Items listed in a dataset
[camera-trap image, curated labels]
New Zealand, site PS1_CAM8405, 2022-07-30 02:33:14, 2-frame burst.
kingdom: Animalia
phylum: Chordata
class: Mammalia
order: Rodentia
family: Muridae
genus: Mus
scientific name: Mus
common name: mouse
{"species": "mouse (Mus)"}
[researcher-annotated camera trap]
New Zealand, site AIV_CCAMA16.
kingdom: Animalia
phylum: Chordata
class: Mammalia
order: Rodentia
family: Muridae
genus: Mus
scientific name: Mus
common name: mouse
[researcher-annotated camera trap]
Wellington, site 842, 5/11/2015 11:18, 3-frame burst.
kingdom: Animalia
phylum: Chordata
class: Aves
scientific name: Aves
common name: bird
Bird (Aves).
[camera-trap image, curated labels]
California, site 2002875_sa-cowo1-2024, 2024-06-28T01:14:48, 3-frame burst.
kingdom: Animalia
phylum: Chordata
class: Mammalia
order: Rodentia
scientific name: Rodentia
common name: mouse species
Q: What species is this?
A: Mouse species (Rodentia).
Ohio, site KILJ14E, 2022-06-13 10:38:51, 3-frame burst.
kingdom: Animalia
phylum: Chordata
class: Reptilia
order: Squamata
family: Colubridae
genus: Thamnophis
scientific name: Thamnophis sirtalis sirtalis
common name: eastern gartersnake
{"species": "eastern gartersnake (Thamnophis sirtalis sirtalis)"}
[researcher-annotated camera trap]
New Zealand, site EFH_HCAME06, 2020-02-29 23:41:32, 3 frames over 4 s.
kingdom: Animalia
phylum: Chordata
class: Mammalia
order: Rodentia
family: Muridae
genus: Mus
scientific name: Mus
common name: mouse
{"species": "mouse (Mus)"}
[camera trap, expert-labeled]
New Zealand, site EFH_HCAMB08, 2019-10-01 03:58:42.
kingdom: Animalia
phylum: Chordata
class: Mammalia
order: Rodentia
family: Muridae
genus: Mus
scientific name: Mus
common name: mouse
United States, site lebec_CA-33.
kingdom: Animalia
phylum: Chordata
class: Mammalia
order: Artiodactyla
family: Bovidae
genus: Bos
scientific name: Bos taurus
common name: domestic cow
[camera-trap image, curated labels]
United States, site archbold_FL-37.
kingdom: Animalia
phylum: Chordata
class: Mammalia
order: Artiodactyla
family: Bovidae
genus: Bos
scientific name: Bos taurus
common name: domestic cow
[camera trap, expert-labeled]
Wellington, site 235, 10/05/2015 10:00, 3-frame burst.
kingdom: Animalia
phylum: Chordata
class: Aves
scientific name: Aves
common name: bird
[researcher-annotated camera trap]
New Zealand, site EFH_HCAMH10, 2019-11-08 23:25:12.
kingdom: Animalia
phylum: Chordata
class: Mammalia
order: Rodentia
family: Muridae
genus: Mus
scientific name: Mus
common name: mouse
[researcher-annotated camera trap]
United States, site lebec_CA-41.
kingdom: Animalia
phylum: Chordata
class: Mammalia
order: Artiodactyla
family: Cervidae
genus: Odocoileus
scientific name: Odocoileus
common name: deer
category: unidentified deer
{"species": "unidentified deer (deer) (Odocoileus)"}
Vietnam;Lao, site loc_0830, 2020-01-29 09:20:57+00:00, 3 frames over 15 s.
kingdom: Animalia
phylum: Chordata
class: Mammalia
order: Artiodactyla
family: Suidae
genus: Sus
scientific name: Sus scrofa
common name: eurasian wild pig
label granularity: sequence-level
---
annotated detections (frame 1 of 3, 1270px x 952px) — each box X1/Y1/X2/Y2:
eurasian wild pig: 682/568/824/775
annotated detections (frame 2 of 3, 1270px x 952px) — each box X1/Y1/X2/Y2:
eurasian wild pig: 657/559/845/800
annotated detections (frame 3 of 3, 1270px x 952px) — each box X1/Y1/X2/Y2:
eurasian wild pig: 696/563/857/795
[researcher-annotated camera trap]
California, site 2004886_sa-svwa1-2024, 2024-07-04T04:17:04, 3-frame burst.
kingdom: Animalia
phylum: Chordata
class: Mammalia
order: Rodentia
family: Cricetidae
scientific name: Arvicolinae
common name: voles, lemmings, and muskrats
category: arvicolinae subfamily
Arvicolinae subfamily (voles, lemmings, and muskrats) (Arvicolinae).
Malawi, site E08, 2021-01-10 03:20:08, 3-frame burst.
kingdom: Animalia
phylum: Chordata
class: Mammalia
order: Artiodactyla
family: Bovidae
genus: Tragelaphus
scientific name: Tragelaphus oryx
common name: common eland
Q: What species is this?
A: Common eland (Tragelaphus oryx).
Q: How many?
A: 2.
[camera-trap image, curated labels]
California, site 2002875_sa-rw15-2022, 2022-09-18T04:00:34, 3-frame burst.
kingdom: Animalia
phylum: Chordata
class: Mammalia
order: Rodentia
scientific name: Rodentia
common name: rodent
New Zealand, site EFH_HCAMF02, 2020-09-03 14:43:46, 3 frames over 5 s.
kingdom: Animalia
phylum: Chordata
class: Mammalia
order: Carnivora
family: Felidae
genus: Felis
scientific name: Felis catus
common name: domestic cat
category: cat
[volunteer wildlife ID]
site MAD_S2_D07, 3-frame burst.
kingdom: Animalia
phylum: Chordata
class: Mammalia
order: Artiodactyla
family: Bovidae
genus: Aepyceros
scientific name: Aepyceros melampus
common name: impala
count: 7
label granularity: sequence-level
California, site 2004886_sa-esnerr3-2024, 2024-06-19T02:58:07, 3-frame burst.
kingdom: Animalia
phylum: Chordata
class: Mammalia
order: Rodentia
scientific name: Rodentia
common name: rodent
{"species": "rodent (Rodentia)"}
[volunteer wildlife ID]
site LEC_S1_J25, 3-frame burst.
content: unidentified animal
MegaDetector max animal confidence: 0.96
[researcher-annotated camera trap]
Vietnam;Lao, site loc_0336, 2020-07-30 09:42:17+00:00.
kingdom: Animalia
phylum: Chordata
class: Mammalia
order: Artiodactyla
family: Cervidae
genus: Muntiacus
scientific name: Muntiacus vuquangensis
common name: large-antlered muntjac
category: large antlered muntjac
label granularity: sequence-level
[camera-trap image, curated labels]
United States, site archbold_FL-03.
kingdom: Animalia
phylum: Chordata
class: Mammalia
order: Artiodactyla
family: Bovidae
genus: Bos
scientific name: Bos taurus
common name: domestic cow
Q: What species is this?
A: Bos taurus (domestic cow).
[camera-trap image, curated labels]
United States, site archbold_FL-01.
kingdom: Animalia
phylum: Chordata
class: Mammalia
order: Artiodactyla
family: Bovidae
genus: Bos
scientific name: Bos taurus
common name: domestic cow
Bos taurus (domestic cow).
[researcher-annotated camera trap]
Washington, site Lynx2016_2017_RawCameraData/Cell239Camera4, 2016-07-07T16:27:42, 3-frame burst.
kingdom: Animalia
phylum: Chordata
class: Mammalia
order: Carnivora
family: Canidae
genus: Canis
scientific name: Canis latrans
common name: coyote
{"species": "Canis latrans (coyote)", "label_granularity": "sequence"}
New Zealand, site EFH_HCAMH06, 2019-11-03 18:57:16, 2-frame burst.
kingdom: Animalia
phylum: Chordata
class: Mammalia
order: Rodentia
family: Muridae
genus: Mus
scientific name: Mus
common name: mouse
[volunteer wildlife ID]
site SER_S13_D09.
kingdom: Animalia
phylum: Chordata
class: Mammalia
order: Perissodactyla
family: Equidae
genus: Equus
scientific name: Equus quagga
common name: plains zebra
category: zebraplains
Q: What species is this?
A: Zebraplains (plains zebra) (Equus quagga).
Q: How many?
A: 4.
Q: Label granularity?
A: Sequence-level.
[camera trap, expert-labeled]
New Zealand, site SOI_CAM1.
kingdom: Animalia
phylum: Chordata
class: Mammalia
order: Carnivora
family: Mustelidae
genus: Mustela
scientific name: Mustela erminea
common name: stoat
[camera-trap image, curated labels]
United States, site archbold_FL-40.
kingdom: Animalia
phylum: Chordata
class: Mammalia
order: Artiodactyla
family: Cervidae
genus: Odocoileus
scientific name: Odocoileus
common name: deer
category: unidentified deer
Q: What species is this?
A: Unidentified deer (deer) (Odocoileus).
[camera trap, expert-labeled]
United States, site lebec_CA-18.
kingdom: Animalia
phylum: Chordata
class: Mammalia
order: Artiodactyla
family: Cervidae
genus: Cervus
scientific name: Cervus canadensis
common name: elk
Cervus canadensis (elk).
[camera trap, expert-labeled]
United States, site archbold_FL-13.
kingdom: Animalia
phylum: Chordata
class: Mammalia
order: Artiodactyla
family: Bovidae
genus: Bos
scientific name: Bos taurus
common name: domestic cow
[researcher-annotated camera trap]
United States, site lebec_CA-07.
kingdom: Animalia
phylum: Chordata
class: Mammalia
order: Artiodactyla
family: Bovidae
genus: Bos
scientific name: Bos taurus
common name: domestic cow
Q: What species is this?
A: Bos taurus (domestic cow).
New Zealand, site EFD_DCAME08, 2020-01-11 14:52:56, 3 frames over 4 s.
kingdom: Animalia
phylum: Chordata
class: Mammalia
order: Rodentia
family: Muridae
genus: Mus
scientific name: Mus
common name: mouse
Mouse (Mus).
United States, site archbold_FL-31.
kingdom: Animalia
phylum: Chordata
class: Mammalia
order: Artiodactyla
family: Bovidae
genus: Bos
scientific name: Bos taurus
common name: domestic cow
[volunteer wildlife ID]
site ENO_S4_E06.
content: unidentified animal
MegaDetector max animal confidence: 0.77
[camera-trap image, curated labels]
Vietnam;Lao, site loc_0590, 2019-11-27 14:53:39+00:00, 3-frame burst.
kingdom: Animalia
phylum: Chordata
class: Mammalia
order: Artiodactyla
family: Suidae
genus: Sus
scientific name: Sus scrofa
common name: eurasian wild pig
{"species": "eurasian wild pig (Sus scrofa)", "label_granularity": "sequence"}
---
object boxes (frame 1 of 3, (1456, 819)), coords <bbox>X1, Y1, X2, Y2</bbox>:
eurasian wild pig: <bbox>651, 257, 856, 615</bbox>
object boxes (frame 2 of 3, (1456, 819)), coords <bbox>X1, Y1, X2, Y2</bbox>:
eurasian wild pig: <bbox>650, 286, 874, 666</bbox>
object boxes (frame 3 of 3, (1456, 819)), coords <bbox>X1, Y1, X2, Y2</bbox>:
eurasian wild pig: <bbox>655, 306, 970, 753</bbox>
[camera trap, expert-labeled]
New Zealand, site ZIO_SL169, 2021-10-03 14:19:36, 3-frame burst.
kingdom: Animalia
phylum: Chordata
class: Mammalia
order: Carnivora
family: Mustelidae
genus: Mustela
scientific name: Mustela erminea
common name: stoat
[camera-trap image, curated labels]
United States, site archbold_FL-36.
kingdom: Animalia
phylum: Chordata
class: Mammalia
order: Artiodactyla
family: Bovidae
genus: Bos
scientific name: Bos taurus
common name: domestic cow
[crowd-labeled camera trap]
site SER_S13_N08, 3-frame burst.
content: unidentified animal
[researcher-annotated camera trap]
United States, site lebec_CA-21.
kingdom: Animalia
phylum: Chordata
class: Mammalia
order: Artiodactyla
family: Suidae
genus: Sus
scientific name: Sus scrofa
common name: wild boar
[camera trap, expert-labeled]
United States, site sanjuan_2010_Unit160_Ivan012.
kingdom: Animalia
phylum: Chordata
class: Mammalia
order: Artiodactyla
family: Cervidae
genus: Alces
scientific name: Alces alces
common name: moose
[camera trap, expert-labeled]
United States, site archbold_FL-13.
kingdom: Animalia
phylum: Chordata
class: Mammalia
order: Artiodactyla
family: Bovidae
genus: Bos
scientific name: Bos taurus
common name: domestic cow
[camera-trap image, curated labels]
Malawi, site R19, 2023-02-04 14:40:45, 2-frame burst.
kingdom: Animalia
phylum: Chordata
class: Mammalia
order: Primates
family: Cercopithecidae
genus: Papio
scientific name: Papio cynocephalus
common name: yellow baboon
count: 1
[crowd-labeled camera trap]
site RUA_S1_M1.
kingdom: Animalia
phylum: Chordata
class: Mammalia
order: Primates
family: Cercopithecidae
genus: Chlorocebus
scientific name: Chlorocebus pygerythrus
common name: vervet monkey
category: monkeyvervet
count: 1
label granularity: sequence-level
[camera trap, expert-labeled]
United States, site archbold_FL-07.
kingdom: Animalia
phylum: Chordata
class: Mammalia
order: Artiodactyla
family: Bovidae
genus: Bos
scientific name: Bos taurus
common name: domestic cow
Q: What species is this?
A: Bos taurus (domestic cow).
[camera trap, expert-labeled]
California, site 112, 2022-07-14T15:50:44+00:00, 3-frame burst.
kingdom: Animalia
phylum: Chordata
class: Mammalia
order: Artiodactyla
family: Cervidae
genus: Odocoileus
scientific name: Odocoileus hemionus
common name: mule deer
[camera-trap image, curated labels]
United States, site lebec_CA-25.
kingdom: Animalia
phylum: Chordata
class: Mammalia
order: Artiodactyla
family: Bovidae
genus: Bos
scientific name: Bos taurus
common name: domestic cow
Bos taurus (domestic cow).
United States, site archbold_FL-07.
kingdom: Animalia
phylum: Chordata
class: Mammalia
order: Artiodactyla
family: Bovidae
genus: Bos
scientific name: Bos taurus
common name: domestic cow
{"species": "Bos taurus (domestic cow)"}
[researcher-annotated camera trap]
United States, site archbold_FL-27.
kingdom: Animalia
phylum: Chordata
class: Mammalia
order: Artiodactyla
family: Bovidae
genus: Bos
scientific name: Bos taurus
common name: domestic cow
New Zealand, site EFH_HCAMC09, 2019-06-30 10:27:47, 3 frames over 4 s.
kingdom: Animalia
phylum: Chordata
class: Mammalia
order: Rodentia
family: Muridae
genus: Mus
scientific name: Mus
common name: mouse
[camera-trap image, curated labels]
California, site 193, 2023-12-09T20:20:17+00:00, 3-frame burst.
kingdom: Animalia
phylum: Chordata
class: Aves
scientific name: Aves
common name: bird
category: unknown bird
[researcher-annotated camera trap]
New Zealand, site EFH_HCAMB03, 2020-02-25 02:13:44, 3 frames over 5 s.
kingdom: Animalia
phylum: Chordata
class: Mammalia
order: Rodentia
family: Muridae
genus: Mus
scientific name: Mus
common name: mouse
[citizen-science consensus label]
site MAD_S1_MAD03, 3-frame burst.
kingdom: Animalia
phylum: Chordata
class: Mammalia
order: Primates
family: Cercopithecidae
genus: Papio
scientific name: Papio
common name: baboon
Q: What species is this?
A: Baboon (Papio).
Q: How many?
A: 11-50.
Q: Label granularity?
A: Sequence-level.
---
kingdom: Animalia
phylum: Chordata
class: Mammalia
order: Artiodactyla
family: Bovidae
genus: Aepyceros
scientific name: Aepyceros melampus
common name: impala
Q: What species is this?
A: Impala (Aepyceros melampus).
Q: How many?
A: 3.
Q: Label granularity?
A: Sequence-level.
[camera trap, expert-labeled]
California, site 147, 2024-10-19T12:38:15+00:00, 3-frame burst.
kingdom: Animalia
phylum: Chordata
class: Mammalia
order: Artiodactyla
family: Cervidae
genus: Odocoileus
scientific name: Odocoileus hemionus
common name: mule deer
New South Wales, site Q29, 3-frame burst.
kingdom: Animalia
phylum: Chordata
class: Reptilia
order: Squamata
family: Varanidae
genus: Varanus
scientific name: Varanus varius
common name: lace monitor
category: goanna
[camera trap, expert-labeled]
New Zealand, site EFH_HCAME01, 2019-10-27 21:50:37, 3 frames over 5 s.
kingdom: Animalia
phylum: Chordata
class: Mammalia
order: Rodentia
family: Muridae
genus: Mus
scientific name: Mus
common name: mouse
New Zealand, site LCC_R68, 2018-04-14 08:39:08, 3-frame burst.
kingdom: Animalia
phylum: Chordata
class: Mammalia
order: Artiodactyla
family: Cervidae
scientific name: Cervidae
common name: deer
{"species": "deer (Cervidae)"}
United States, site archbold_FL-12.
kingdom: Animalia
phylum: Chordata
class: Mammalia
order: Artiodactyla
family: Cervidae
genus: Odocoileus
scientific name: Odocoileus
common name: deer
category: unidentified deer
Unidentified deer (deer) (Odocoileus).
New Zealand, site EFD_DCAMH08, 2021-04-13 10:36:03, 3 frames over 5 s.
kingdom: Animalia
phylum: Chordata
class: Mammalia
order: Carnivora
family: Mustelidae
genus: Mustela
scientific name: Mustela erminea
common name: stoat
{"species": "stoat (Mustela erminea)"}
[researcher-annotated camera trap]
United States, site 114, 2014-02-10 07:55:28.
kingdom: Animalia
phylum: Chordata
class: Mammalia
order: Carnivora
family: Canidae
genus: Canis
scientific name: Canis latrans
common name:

#### [Problem description]
Every line in the records above that contains the word "confidence" is to be copied out.

#### [Response below]
MegaDetector max animal confidence: 0.96
MegaDetector max animal confidence: 0.77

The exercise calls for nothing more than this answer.